Here's why major drugmakers are going after a relatively unknown biotech
Google Finance
Last week, Sanofi went public with a $9.3 billion bid for Medivation, a San Francisco-based biotech that already has one drug on the market to treat prostate cancer.
Medivation turned down that bid a day later, and it's already fielding other offers. Reuters is reporting that Pfizer has approached the company about a possible takeover.
Contests for promising pipelines aren't uncommon in the drug industry, and with news of Pfizer's approach breaking its very likely that other cash-rich drugmakers will be drawn into the fray.
Traders have already pushed Medivation's market cap up to $9.6 billion, and analysts at Stifel mention AstraZeneca and Roche as other companies that might make sense as acquirers.
Regardless, the analysts think Medivation could fetch at least $66 per share in a sale. That's about 13% above the current price.
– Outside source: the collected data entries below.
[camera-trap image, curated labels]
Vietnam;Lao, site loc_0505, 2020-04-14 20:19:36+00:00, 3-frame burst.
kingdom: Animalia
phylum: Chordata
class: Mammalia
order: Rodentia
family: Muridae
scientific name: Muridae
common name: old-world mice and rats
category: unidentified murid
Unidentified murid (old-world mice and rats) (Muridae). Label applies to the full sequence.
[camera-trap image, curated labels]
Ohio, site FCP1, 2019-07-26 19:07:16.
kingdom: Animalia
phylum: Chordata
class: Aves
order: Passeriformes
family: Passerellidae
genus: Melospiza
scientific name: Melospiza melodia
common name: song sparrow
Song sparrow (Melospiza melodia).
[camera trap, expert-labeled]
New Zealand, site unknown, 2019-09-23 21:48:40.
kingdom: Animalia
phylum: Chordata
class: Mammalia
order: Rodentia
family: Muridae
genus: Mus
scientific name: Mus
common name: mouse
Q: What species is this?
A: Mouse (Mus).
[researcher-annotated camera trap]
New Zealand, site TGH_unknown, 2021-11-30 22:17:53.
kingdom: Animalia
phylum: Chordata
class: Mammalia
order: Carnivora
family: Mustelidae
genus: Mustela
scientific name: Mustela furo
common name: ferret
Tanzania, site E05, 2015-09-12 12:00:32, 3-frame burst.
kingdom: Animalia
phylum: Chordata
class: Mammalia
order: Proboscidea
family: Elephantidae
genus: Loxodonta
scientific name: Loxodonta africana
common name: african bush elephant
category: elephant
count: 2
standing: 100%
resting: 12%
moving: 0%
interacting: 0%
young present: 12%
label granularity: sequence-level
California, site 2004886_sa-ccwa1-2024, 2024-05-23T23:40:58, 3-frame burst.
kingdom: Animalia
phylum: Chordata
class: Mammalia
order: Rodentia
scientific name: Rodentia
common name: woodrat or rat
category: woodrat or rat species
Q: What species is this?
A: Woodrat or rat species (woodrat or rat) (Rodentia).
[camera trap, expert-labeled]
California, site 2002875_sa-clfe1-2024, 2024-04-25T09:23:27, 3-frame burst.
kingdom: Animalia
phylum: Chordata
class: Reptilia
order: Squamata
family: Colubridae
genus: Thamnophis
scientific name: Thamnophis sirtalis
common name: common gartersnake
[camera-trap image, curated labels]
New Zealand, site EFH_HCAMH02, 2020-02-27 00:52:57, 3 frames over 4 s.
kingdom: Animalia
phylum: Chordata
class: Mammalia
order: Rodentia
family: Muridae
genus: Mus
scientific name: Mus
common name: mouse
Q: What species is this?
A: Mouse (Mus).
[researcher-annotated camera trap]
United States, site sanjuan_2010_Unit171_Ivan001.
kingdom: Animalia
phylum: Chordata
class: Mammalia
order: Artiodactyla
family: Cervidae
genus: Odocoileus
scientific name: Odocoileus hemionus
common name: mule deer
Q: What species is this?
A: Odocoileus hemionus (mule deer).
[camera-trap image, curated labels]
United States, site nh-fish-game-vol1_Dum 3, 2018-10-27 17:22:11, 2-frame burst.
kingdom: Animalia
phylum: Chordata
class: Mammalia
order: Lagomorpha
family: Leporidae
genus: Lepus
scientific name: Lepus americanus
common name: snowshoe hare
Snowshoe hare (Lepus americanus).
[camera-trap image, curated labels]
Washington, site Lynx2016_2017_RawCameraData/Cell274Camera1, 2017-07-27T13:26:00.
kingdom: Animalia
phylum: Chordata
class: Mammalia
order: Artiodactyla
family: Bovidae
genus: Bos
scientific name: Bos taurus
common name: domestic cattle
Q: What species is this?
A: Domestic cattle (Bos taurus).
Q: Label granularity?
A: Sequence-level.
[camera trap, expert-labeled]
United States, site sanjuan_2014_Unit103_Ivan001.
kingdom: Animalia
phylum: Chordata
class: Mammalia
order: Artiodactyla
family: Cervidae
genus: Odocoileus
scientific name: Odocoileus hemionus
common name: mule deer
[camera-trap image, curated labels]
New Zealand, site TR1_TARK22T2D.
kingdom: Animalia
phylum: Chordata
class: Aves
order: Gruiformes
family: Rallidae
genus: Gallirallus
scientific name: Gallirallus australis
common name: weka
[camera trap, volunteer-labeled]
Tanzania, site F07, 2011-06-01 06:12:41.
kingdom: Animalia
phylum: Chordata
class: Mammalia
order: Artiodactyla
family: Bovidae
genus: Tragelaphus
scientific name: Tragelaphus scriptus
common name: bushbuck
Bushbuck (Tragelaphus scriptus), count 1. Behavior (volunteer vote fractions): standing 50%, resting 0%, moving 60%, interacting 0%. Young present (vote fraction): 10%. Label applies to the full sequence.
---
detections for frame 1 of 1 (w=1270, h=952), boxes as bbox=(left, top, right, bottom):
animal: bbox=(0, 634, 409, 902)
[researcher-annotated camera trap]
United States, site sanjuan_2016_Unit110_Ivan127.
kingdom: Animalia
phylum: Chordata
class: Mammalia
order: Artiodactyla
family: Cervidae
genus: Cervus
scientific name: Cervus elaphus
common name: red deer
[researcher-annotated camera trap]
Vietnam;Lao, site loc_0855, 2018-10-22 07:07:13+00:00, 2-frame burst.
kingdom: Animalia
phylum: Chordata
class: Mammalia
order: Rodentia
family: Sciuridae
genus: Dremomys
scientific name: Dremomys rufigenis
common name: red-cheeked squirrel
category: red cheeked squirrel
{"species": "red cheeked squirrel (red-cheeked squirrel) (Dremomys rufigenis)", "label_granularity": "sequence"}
With a few tweaks to Stifel's assumptions on how much in cost savings a buyer could find, and how well they expect Medivation's pipeline to fare, the potential takeover price rises to as much as $85.
Here's what makes the company's pipeline so appealing:
- Medivation's one drug on market already is called Xtandi, or enzalutamide, which the company developed with Japan's Astellas. It's an oral drug that used to treat is used to treat late-stage prostate cancer. It was originally approved by the US Food and Drug Administration in 2012 based on a study that evaluated its ability to increase how long patients survived (median overall survival was 18.4 months for those who took Xtandi in the trial, compared to 13.6 months median overall survival for those who took a placebo). It does cost a list price of $129,000 in the US, which has gotten it in some hot water with Congress.
- Medivation is also researching how enzalutamide works in people with other types of prostate, breast and liver cancers.
- Medivation also has two other cancer drugs in late stage trials, including talazoparib, which it acquired last August. The drug is being studied in certain types of breast cancer, as well as other kinds of cancers including cervical, lung, and ovarian.
- Another drug to treat a certain kind of blood, pidilizumab, is also in a late-stage trial.
- The big thing with these drugs is that they're being explore in combination with immunotherapies, or treatments that use the immune system to fight off cancer cells. Response rates - instances in which the cancer stops spreading or shrinks in response to immunotherapy drugs - on their own are still fairly low, but researchers hope that cancer immunotherapies combined with other treatments (say, Medivation's oral drugs), could push that response rate way up.
- And immunotherapies are a huge business, with multiple investors setting up funds for companies developing immunotherapies.